CA - With whales in trouble, conservationists, fishers, and others team up to protect them
A California program aims to help the fishing industry and marine wildlife adjust to warming oceans.
Dick Ogg usually operates his commercial crab fishing boat F/V Karen Jeanne based out of Bodega Bay, about 40 miles northwest of San Francisco, but recently he’s also been spending some of his time in a plane looking for whales. Ogg’s work is part of a state program that seeks to help both fishery workers and whales adapt to the changing climate and warming oceans.
Climate change is amplifying conflicts between humans and wildlife, according to a recent Nature Climate Change study. One of these conflicts has put endangered marine animals, including blue whales, humpback whales, and Pacific leatherback sea turtles, off the California coast on a collision course with the state’s lucrative Dungeness crab industry and other fisheries.
During a severe marine heat wave in 2015, more than 50 whales became entangled in fishing gear off the California coast, an enormous increase from just a handful in previous years.
Ogg joined a working group for the state’s Whale Safe Fisheries project, and he says he and others in the commercial fishing fleet are working hard to help the whales.
“We’re doing what we need to do. We are minimizing our interaction. We are doing everything that we can, whether it is reducing the season, changing the line scope, minimizing the amount of gear that we put out, thinking about where we’re fishing,” he said.
Hotter oceans, changing whale diets
The marine heat wave dubbed “the Blob” raised sea temperatures from 2014 to 2016. Krill, the whales’ usual diet, became much harder to find. So the marine mammals began to eat anchovies instead, luring them closer to the shore and prompting many whales to spend winters off the coast rather than migrating as usual.

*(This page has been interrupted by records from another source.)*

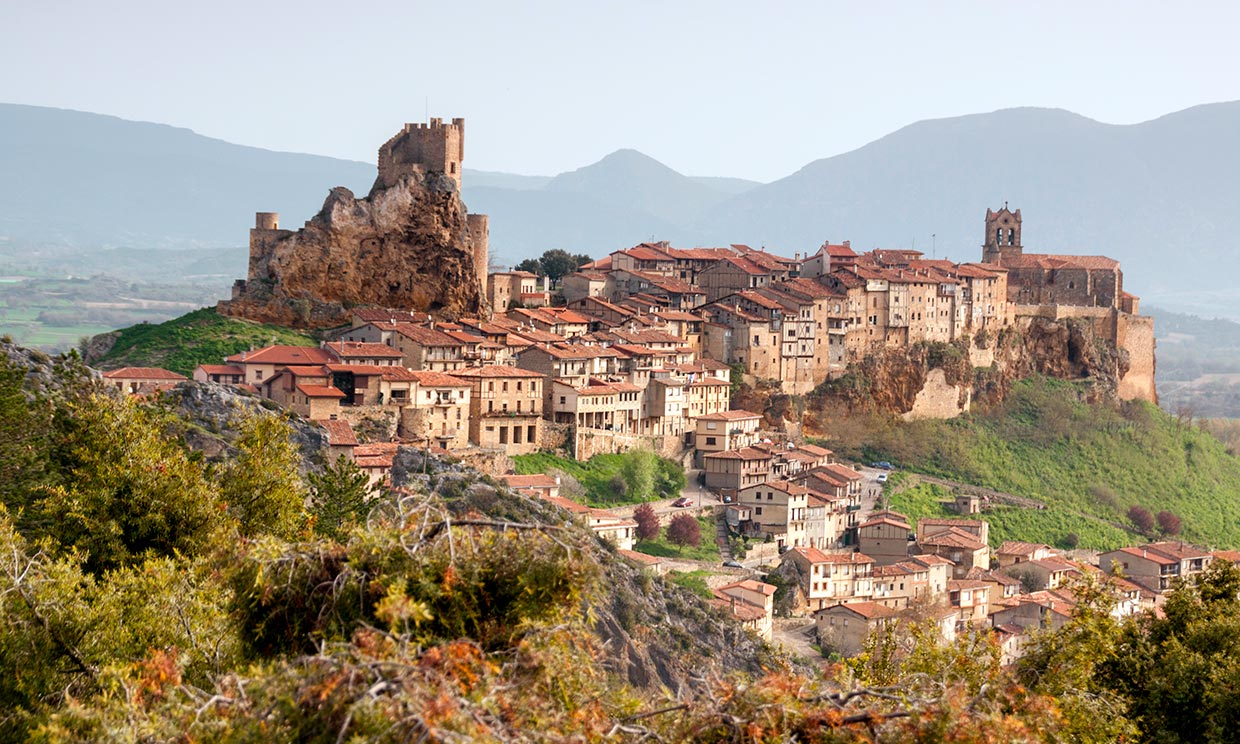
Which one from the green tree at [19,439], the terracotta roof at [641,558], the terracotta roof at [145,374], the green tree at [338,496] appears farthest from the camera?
the terracotta roof at [641,558]

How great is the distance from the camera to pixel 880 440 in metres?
72.2

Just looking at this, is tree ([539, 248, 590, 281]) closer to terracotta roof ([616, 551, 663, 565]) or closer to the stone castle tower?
the stone castle tower

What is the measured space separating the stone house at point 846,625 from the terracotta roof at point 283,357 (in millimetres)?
17475

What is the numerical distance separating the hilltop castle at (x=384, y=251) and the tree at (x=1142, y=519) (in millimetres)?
32355

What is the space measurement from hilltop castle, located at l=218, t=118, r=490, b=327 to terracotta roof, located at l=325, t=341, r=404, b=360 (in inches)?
170

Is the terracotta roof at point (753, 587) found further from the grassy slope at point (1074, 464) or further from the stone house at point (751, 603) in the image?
the grassy slope at point (1074, 464)

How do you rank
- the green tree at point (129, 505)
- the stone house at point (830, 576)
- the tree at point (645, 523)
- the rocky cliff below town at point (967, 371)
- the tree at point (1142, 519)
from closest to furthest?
the green tree at point (129, 505) → the tree at point (645, 523) → the stone house at point (830, 576) → the rocky cliff below town at point (967, 371) → the tree at point (1142, 519)

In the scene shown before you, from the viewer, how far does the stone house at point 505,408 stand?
5456 cm

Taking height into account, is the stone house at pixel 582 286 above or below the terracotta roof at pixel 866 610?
above

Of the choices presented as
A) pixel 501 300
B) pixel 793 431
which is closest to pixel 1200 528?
pixel 793 431

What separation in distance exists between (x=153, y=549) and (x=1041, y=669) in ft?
35.9

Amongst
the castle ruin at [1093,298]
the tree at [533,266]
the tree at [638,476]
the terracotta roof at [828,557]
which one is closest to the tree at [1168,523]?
the castle ruin at [1093,298]

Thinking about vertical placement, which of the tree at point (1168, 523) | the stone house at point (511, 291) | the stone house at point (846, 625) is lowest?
the stone house at point (846, 625)

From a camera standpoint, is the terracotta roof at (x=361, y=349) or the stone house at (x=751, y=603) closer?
the stone house at (x=751, y=603)
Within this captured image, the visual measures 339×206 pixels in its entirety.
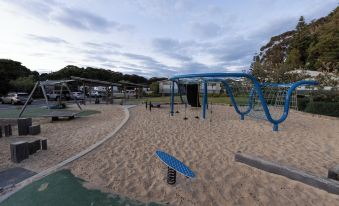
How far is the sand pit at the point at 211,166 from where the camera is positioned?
2.96 metres

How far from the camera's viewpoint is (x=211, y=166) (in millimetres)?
4043

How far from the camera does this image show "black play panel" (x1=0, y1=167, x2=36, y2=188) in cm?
337

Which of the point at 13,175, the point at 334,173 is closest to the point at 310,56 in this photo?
the point at 334,173

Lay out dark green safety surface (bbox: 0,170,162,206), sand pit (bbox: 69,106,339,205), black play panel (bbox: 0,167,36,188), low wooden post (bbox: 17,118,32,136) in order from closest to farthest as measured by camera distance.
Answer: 1. dark green safety surface (bbox: 0,170,162,206)
2. sand pit (bbox: 69,106,339,205)
3. black play panel (bbox: 0,167,36,188)
4. low wooden post (bbox: 17,118,32,136)

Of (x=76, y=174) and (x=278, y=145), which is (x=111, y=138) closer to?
(x=76, y=174)

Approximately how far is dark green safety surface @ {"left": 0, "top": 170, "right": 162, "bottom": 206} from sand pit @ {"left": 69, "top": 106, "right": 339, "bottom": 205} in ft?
0.65

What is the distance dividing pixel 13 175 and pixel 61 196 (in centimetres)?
160

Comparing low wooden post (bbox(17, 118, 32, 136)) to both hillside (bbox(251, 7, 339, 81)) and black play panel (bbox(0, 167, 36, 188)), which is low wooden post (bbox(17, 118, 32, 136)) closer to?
black play panel (bbox(0, 167, 36, 188))

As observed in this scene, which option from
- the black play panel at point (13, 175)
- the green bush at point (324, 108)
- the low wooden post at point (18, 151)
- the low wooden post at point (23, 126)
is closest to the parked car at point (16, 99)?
the low wooden post at point (23, 126)

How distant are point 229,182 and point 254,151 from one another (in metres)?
2.05

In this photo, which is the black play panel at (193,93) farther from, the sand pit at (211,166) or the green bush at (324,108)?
the sand pit at (211,166)

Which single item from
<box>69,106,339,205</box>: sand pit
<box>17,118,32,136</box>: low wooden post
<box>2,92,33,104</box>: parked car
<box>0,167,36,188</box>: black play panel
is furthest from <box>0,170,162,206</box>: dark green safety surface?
<box>2,92,33,104</box>: parked car

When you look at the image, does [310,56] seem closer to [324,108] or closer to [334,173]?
[324,108]

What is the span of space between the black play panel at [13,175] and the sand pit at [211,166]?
32.6 inches
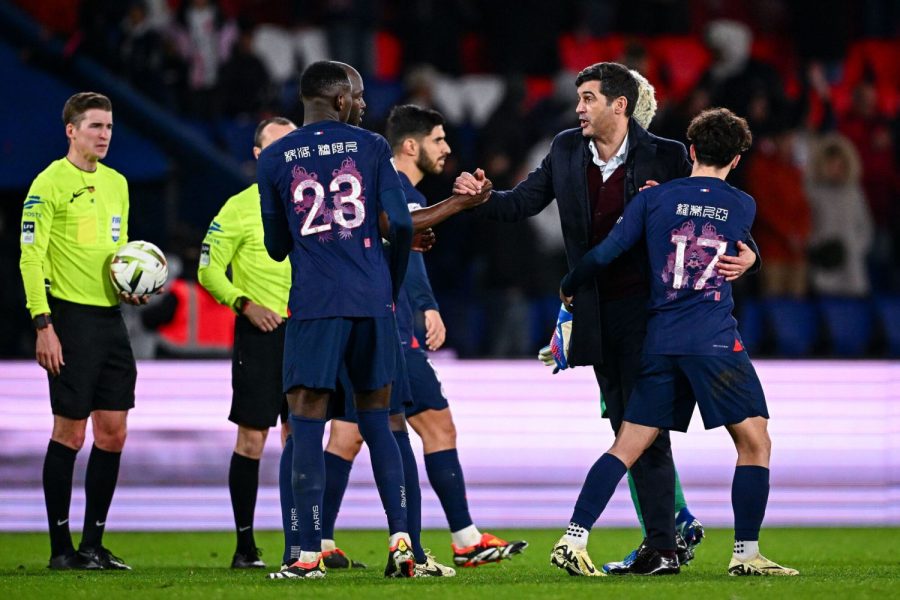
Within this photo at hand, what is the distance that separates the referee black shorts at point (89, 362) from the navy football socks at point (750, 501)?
3002 millimetres

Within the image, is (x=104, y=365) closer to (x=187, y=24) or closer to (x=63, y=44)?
(x=63, y=44)

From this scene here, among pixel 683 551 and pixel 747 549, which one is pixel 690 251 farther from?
pixel 683 551

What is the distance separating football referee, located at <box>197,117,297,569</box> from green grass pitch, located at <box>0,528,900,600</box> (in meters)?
0.49

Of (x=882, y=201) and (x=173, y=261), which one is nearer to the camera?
(x=173, y=261)

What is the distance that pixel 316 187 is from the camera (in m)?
6.00

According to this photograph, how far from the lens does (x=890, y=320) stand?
13.1 m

A harmful algal bloom also caused a delay in the commercial Dungeness crab fishing season, creating a situation where whales and crab fishing boats were in the same vicinity. Whales and other marine life began getting tangled in the ropes connecting crab pots to buoys floating on top of the water.
Marine animals that become entangled in fishing gear can drown, starve, or become injured or infected. Some exhaust themselves trying to get free, or risk being struck by a vessel.
So California officials have brought together stakeholders who have sometimes been adversaries, such as federal and state officials, conservationists, crab boat operators, and recreational fishing enthusiasts, to cooperate on practical solutions to save animals while preserving livelihoods. So far, the Whale Safe Fisheries project is working to improve the situation, but a lot of work remains.
Vital to the program are commercial fishery workers like Ogg, who has been trained by the National Oceanic and Atmospheric Administration to assist with aerial wildlife surveys, flying along the coast counting whales. “I’m going to be able to do these aerial surveys, and one of the things that does is it gives credibility to their numbers that they’re putting out,” Ogg says. “If the department says there’s 50 whales, and I say I saw that many too, then the guys aren’t going to feel like somebody’s playing a game.”